Your assignment:
Here the job is to repeat the listing exactly, but not the pictures in it.

Material provided:
****************************************

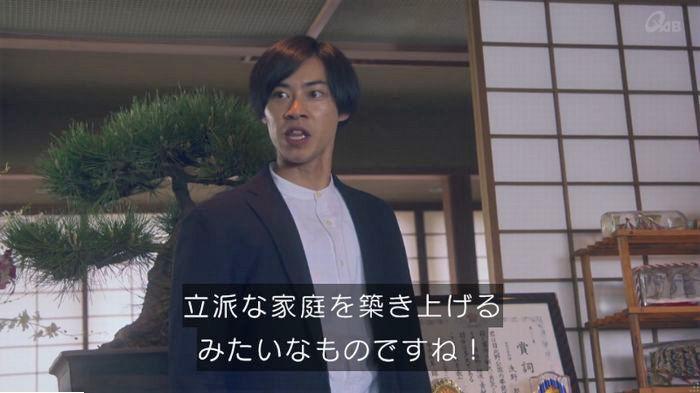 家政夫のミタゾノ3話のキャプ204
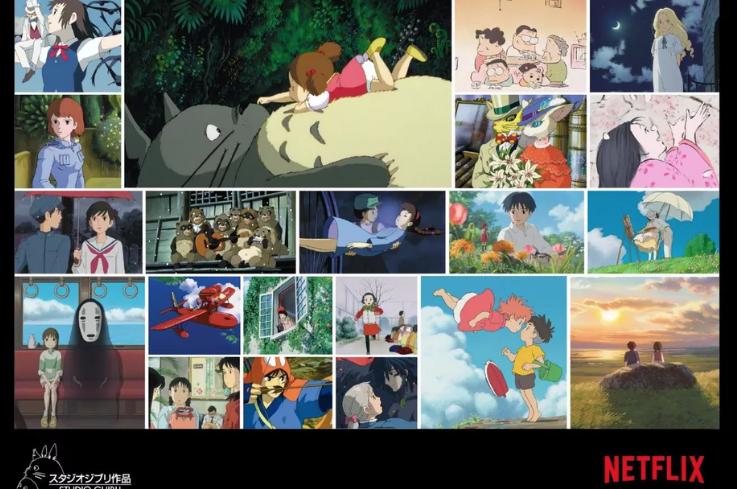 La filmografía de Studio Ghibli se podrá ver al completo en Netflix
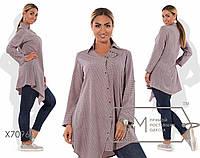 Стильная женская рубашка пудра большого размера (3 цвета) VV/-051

****************************************

Expected output:
 家政夫のミタゾノ3話のキャプ204
 La filmografía de Studio Ghibli se podrá ver al completo en Netflix
 Стильная женская рубашка пудра большого размера (3 цвета) VV/-051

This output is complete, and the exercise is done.